Simple Maze Experiement – Part 6

Analysing the Results

So after the last batch of experiments I settled on ramping up the resolution of the image supplied to the brain during training to see if this improved training results, as well as actual results when used live.

The overall answer to that question is “not really”. By adding larger resolution images to analyse, training time is significantly increased, but the end results are negligable. I also found that training required a significantly larger chunk of memory in order to function to what I will say essentially appears to be same outcome as you’ll see in the below tensorboard overview.
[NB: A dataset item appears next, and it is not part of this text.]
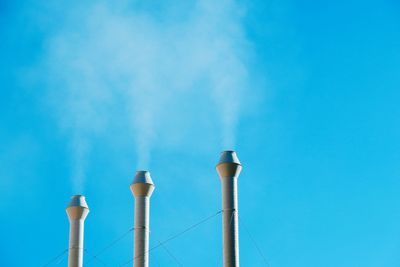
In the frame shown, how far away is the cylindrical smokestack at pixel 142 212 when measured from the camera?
56.4 m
In the above graph, red indicates a training run using an image resolution of 256×256 pixels, while the blue one is 512×512 pixels. I was surprised to see that despite a higher resolution image (and therefore cleaner data for the neural network to work on) the runs actually had greater success rate with the smaller image resolution, though not by a massive margin. The real difference is the time it took between each training run, with the 512×512 version taking over double the amount of time to train than the 256×256 version.

Onward and Upward

So far I’m not seeing a massive need for visual observation in Unity, it seems clunky at best, and the training time is rather large. Having done some more research I’ve found several articles that recommend using over 1 million steps, with some advocating 5 million upwards. From previous tests of 3 million steps with a small image selection, I am not confident that this would produce the end result I would deem satisfactory, however it is something I am interested in trying once I can fix a cooling issue with my GPU to allow it to run for longer than 3-4 hours of calculation without encountering stability issues (a 3 million step training session would take ~10-15 hours).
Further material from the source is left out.